Was it bullying or cyber-bullying? I’m sorry, but I’m a little old-school about bullying. As one who was regularly shaken down for my lunch money, or beaten up after school just because I was the little guy, I have a hard time with how we’ve expanded the definition of bullying to include anytime that people just aren’t nice to you. That’s a slap in the face to people who’ve been…well…slapped in the face.

And what of the student?
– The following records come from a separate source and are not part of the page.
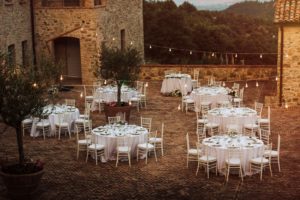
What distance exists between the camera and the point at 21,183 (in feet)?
36.6

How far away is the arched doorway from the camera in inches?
1000

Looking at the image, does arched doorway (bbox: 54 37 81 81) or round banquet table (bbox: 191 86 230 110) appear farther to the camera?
arched doorway (bbox: 54 37 81 81)

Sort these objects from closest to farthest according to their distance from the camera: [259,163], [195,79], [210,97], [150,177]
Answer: [259,163], [150,177], [210,97], [195,79]

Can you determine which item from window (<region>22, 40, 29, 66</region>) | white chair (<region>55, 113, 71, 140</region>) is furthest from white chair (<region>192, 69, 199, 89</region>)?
white chair (<region>55, 113, 71, 140</region>)

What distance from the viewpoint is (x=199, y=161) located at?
12.8 meters

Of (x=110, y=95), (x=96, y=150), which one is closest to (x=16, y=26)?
(x=110, y=95)

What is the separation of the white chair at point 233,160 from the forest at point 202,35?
2326 cm

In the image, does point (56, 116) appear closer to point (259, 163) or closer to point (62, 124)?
point (62, 124)

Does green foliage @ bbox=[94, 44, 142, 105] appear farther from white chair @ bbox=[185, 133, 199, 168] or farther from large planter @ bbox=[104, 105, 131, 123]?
white chair @ bbox=[185, 133, 199, 168]

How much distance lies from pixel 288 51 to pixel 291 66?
547 millimetres

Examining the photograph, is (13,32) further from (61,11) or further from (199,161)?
(199,161)

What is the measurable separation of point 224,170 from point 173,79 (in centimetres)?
999

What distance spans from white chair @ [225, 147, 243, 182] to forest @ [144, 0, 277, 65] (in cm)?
2326

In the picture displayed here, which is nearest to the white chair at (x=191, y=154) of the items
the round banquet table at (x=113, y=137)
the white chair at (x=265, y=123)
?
the round banquet table at (x=113, y=137)
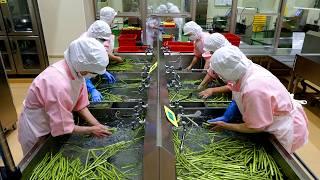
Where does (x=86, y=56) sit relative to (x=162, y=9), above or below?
below

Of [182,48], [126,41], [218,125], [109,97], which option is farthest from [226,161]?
[126,41]

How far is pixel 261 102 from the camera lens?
1283 millimetres

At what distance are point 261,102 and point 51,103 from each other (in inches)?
45.1

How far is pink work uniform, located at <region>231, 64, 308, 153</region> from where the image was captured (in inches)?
50.8

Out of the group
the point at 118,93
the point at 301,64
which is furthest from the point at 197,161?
the point at 301,64

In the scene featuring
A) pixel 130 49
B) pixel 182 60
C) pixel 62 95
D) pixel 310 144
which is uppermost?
pixel 62 95

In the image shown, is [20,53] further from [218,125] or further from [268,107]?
[268,107]

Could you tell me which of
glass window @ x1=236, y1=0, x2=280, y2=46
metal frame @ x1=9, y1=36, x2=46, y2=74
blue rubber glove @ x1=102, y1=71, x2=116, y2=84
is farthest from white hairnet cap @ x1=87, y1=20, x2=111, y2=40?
glass window @ x1=236, y1=0, x2=280, y2=46

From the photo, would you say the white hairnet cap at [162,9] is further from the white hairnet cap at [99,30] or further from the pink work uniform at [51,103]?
the pink work uniform at [51,103]

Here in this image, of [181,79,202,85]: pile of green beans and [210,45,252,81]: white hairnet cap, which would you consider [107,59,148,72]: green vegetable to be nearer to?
[181,79,202,85]: pile of green beans

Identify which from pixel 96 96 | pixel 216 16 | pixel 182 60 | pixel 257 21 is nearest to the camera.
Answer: pixel 96 96

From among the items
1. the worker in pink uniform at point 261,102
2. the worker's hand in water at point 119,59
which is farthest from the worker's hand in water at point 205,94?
the worker's hand in water at point 119,59

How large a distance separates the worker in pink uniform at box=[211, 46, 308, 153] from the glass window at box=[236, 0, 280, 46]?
3.55 m

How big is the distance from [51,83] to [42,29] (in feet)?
12.0
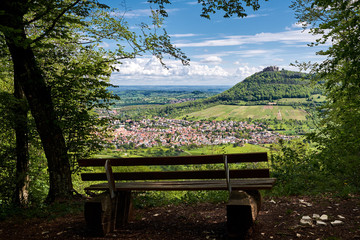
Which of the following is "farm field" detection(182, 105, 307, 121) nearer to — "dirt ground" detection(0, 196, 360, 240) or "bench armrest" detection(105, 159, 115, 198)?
"dirt ground" detection(0, 196, 360, 240)

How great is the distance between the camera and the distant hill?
103 meters

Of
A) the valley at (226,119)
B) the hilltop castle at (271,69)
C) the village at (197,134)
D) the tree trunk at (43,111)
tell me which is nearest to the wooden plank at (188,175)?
the tree trunk at (43,111)

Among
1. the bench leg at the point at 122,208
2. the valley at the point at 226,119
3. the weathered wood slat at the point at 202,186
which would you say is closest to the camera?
the weathered wood slat at the point at 202,186

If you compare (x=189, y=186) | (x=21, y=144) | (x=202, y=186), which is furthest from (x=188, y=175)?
(x=21, y=144)

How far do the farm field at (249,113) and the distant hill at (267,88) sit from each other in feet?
28.9

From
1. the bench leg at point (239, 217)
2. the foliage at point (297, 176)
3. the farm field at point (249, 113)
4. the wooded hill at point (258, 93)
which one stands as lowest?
the farm field at point (249, 113)

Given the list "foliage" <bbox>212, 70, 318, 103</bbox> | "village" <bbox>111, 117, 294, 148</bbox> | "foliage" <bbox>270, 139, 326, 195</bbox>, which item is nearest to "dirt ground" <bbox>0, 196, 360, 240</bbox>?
"foliage" <bbox>270, 139, 326, 195</bbox>

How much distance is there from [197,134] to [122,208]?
2558 inches

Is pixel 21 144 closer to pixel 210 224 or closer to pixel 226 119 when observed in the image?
pixel 210 224

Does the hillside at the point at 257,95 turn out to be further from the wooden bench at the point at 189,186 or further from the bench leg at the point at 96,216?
the bench leg at the point at 96,216

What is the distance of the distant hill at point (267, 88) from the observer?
103 meters

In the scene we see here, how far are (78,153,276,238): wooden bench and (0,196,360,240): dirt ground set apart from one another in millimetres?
268

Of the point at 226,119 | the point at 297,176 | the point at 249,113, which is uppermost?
the point at 297,176

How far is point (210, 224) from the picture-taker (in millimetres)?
4547
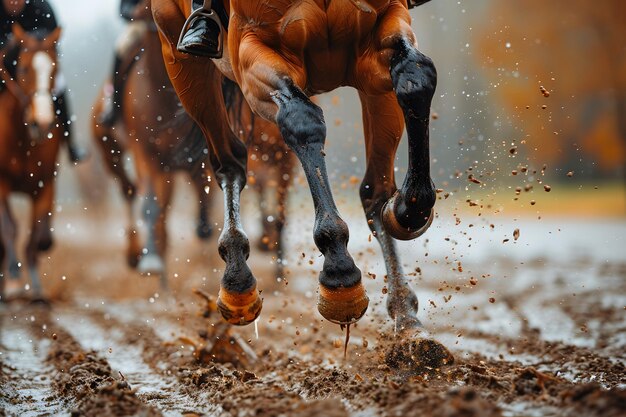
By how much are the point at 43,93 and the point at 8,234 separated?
5.15 ft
Was his life really ruined, or does there come a point where you, and your family, have to gain a bit of perspective and humor and say, “You know, this will be really funny in a few years, and I should learn to roll with it?” Are we way too thin-skinned these days?
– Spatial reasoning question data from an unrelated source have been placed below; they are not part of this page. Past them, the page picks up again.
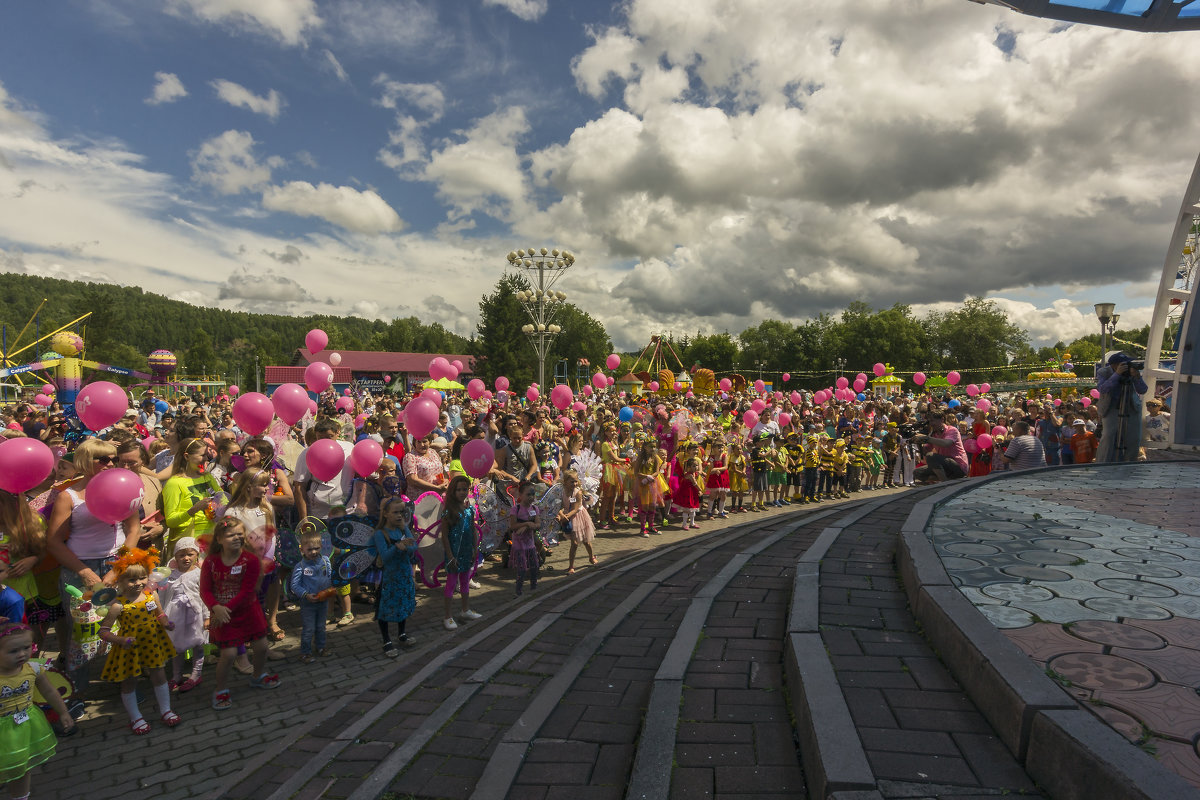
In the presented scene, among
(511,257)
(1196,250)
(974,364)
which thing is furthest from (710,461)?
(974,364)

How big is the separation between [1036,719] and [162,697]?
501cm

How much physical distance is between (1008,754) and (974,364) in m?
83.2

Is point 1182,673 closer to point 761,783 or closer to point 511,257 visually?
point 761,783

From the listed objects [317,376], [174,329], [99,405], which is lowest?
[99,405]

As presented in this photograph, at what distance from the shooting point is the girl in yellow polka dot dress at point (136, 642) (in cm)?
409

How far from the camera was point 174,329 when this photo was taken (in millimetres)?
134500

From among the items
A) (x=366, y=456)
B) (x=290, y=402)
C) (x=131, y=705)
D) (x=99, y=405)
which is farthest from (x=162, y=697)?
(x=290, y=402)

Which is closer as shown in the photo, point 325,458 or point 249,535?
point 249,535

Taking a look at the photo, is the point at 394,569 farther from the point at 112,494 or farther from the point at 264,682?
the point at 112,494

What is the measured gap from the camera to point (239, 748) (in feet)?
12.5

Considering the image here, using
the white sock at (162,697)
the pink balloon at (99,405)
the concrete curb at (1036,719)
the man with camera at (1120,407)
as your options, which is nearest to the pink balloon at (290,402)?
the pink balloon at (99,405)

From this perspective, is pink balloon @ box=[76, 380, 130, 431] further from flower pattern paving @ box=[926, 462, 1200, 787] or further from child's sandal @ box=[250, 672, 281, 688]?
flower pattern paving @ box=[926, 462, 1200, 787]


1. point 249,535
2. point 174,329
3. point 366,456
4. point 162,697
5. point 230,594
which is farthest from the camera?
point 174,329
Or as Helen Popkin of MSNBC suggested, once his moment of Internet fame arrived (which included people petitioning George Lucas to give him a part as an extra in one of the Star Wars movies), rather than running and hiding, the Star Wars Kid should’ve proudly walked through his high school halls, embracing his new-found fame, and “answering every verbal Jedi jab with a handgun finger point and a cheerful, ‘That’s me! Right back at cha! No autographs until lunch period!’”

Yes, we need to be very careful about what images we post online of other people. But we also need to gain a sense of perspective that allows us to remember that when that embarrassing video or set of pictures of us makes it to the Internet, it’s not the end of the world; we should especially remember how much we’d laugh if it were someone else we were looking at.

And take it in stride.

And if, by chance, you've been under a rock for the past 10 years, and don't know what I'm talking about, check out the original video, the edited video, and the Wikipedia article telling how many times that video has been spoofed in other places.

2 comments:

  1. I know this post is old but I just found it, another moral is "don't make silly recordings of yourself and leave the recording lying around in a semi-public place." Life's about making choices and living with consequences of those choices. This recording was in his control until he left it lying around in a device that did not belong to him. Now if the other kids had seen in, and dug through his backpack, and then uploaded it, I think that would be very different.